O Programa de Residência Jurídica foi autorizado pela resolução 439, de 7 de janeiro de 2022, do Conselho Nacional de Justiça (CNJ). A modalidade é voltada para pessoas “que estejam cursando especialização, mestrado, doutorado, pós-doutorado ou, ainda, que tenham concluído o curso de graduação há no máximo 5 (cinco) anos”. A descrição do que é a residência jurídica, “no treinamento em serviço, abrangendo ensino, pesquisa e extensão, bem como o auxílio prático aos magistrados e servidores do Poder Judiciário” é genérica. Esse é um dos problemas, que pode permitir que as tarefas de residentes avancem para atividades de servidores e servidoras, principalmente no atual quadro, de grande déficit de pessoal. A admissão é feita por processo seletivo público. A resolução do CNJ não estabelece qualquer limite para o número de ingressos. A bolsa de auxílio terá valor estipulado pelos respectivos órgãos. Trata-se de uma espécie de substituição de mão de obra, extremamente mais barata, inclusive com outra forma de ingresso. Em vez do concurso público, uma simples seleção. É uma flagrante precarização do trabalho.

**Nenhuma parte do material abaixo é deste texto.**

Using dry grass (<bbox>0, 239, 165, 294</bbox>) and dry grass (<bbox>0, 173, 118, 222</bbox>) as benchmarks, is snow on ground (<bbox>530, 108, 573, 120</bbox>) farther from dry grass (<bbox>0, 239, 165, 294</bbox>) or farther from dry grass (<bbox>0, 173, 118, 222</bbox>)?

Sintrajufe/RS defende concursos públicos e nomeações
O Sintrajufe/RS defende que os concursos públicos são a forma correta de ingresso no serviço público. Os concursos evitam apadrinhamentos e indicações, oferecem direitos aos servidores e qualidade na prestação dos serviços aos jurisdicionados e à sociedade como um todo. As centenas de cargos vagos no Judiciário devem, portanto, ser preenchidas com a nomeação de concursados.
Terceirizações na Justiça Eleitoral
Nos últimos meses, o Sintrajufe/RS e a Fenajufe atuaram contra uma tentativa de ampliação das terceirizações na Justiça Eleitoral, incluindo o TRE-RS. Portaria do Tribunal Superior Eleitoral (TSE) determinava que, a partir de 1º de julho, servidoras e servidores requisitados que trabalham em cartórios eleitorais há mais de cinco anos seriam devolvidos aos órgãos de origem. Como “alternativa” à falta de pessoal, diretores-gerais dos TREs apresentaram ao TSE a reivindicação de “implementação da terceirização em todos os tribunais regionais, sem prejuízo da adoção de outras medidas administrativas referentes à devolução dos requisitados”.
Em reuniões, documentos e outras atividades, a Fenajufe cobrou uma solução que não significasse a precarização das condições de trabalho e do serviço prestado à população e ao país. O Sintrajufe/RS, por sua vez, em reuniões com o TRE-RS e em outras instâncias, denunciou que, se implementada, a medida abriria as portas para a terceirização dos serviços, trazendo sobrecarga de trabalho, problemas de atendimento e colocando em risco dados de eleitoras e eleitores brasileiros. Em abril, o sindicato reuniu-se com o então presidente do TRE-RS, desembargador Voltaire de Lima Moraes, e, no dia 10 de junho, o sindicato participou de audiência pública na Câmara dos Deputados para denunciar as terceirizações na Justiça Eleitoral.
Finalmente, no dia 30 de junho, o TSE prorrogou o prazo de retorno de requisitados aos órgãos de origem para o dia 30 de dezembro de 2026.